Tuesday, June 6, 2000


S W I M M I N G



Hall of fame
to honor spring-
board legend

Hawaii's Aileen Riggin Soule, 94,
paved the way for women swimmers
and divers by winning
Olympic gold in 1920

By Pat Bigold
Star-Bulletin

Tapa

Honolulu's Aileen Riggin Soule, the world's oldest living gold medalist, will be inducted into the New York Metropolitan Swimming Hall of Fame at Eisenhower Park on Thursday.

Soule, the 94-year-old pioneer in women's Olympic aquatics, will be inducted in absentia.

Info BoxHaving been invited to be a guest of the International Olympic Committee in Sydney, she said she is opting to conserve her energy for the trip this fall.

She was a resident of Brooklyn Heights in 1920 when she became a member of the first U.S. women's Olympic swimming and diving team and won a gold medal in springboard diving at Antwerp.

At 14, she was the youngest Olympic gold medalist ever at the time.
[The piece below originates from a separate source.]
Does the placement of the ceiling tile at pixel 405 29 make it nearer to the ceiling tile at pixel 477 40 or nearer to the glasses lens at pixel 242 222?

"Of course, I'm pleased to be inducted in New York City because it was so difficult for women in those days," said Soule, who is a charter member of the Women's Swimming Association of New York. "There weren't any swimming pools deep enough for women to dive in."

The New York Athletic Club had adequate indoor facilities for swimming and diving but it was exclusively a men's club.

So she and her 1920 Olympic teammate, Helen Wainwright (silver medal), had to wait for summers when they could practice their diving in a tidal pool at Manhattan Beach.

They developed their swimming talents at the YWCA and at any other pool not off limits to women.

Soule said she also recalls the roadblock that the U.S. Olympic Committee placed in her path to the 1920 Games.

"They didn't want to take children to the Olympics," she said, citing the fact she and Wainwright were both very young. "They asked who would take care of us. But our club manager, Charlotte Epstein, went down there and said, 'What are you doing to these kids who worked so hard?' And we wound up going."

Their volunteer swim coach, Louis deBreda Handley, a 1904 Olympian, also is being inducted into the Metropolitan Swimming Hall of Fame.

"He was always Mr. Handley to us and we were always Miss Riggin and Miss Wainwright to him," Soule said.

Soule won silver in diving and bronze in the 100-meter backstroke in Paris in 1924.

Also joining Soule in the swimming hall of fame is English Channel swimmer Gertrude Ederle.